● Kutipan Dokumen
☆ ☆ ☆
2. Rekomendasi Pendekatan Perencanaan Program yang Sesuai dengan


Kondisi Lokal

Strategi mendorong pengarusutaman gender dalam proses perencanaan


pembanguan di desa harus disesuaikan dengan kondisi budaya setempat
yang sangat mewarnai berbagai perilaku kehidupan dan struktur
masyarakat.
Beberapa rekomendasi dari hasil kajian ini adalah sebagai berikut :
a. Program-program pengarusutamaan gender untuk meningkatkan
pendapatan masyarakat untuk penanggulangan kemiskinan
sebaiknya dilakukan melakukan pendekatan pola tempat tinggal yang
berkelompok, yaitu menurut dusun yang merupakan kesatuan
masyarakat setempat
b. Mengingat sistem dusun memegang peranan sangat penting sebagai
unit kesatuan masyarakat, sedangkan peran keluarga inti tidak
independen, maka pendekatan program bukan menggunakan unit
keluarga sebagai satuan terkecil, namun menggunakan pendekatan
dusun sebagai satu satuan terkecil
c. Mengingat kendala sosial budaya yang sangat kaku dan jelas/ tegas,
maka perkuatan peran perempuan dalam berbagai program
pembangunan harus melibatkan para tetua adat di dusun masing-
masing
BAB V

PENUTUP

Analisis kapasitas, kerentanan dan risiko yang berkaitan dengan


gender ini disusun untuk digunakan sebagai dasar dalam pengambilan
kebijakan di wilayah Desa Noemuke yang berkeadilan gender. Data hasil
kajian kapasitas, kerentanan dan risiko ini digunakan sebagai dasar untuk
menyusun kebijakan pembangunan yang berkeadilan Gender di Desa
Noemuke, Kecamatan Amanuban Selatan Kabupaten Timor Tengah Selatan.
☆ ☆ ☆
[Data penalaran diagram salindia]
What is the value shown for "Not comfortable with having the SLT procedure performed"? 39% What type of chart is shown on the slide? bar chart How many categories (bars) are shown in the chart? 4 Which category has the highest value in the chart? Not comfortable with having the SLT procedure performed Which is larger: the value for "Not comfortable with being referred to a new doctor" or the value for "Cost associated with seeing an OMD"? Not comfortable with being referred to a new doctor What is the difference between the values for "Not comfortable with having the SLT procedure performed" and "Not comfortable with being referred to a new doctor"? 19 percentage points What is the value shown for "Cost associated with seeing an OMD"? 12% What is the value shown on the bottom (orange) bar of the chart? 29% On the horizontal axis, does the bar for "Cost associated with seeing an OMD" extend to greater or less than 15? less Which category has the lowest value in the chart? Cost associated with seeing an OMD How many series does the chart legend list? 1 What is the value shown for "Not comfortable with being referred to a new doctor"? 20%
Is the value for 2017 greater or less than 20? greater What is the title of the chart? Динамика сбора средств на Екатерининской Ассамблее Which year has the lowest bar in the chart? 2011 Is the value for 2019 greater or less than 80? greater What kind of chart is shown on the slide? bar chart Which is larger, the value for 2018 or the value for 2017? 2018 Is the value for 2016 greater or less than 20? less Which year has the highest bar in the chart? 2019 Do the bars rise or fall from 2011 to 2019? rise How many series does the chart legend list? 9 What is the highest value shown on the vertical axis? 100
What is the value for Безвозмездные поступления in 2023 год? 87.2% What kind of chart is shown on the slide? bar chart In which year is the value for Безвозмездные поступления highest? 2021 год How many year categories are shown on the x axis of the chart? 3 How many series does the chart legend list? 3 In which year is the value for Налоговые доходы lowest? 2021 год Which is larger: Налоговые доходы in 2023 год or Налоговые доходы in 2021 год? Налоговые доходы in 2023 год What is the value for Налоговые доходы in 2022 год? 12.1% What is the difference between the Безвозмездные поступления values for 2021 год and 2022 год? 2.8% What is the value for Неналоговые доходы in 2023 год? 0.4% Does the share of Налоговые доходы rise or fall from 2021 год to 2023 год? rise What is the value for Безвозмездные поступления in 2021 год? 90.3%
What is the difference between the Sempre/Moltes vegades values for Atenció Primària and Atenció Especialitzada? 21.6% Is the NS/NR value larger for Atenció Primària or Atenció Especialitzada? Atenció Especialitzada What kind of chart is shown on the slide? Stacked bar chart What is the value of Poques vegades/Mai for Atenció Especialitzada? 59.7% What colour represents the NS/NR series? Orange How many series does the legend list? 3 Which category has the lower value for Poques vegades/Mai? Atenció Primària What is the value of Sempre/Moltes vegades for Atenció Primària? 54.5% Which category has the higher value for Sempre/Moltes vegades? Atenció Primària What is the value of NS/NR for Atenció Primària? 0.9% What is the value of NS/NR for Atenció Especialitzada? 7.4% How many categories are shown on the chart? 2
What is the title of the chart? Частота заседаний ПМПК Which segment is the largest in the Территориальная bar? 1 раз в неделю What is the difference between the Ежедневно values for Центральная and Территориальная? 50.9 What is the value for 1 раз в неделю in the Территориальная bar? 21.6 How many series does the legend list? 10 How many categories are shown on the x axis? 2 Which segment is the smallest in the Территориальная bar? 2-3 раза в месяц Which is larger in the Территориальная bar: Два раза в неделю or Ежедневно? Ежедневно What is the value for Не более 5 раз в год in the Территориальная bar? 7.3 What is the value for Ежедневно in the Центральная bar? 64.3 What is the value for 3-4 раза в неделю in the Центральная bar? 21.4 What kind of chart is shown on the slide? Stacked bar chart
☆ ☆ ☆
● Tugas Anda
Salin kembali seluruh kutipan dokumen tentang pengarusutamaan gender di Desa Noemuke di atas tanpa mengubah satu kata atau tanda baca pun.

● Hasil Latihan
2. Rekomendasi Pendekatan Perencanaan Program yang Sesuai dengan


Kondisi Lokal

Strategi mendorong pengarusutaman gender dalam proses perencanaan


pembanguan di desa harus disesuaikan dengan kondisi budaya setempat
yang sangat mewarnai berbagai perilaku kehidupan dan struktur
masyarakat.
Beberapa rekomendasi dari hasil kajian ini adalah sebagai berikut :
a. Program-program pengarusutamaan gender untuk meningkatkan
pendapatan masyarakat untuk penanggulangan kemiskinan
sebaiknya dilakukan melakukan pendekatan pola tempat tinggal yang
berkelompok, yaitu menurut dusun yang merupakan kesatuan
masyarakat setempat
b. Mengingat sistem dusun memegang peranan sangat penting sebagai
unit kesatuan masyarakat, sedangkan peran keluarga inti tidak
independen, maka pendekatan program bukan menggunakan unit
keluarga sebagai satuan terkecil, namun menggunakan pendekatan
dusun sebagai satu satuan terkecil
c. Mengingat kendala sosial budaya yang sangat kaku dan jelas/ tegas,
maka perkuatan peran perempuan dalam berbagai program
pembangunan harus melibatkan para tetua adat di dusun masing-
masing
BAB V

PENUTUP

Analisis kapasitas, kerentanan dan risiko yang berkaitan dengan


gender ini disusun untuk digunakan sebagai dasar dalam pengambilan
kebijakan di wilayah Desa Noemuke yang berkeadilan gender. Data hasil
kajian kapasitas, kerentanan dan risiko ini digunakan sebagai dasar untuk
menyusun kebijakan pembangunan yang berkeadilan Gender di Desa
Noemuke, Kecamatan Amanuban Selatan Kabupaten Timor Tengah Selatan.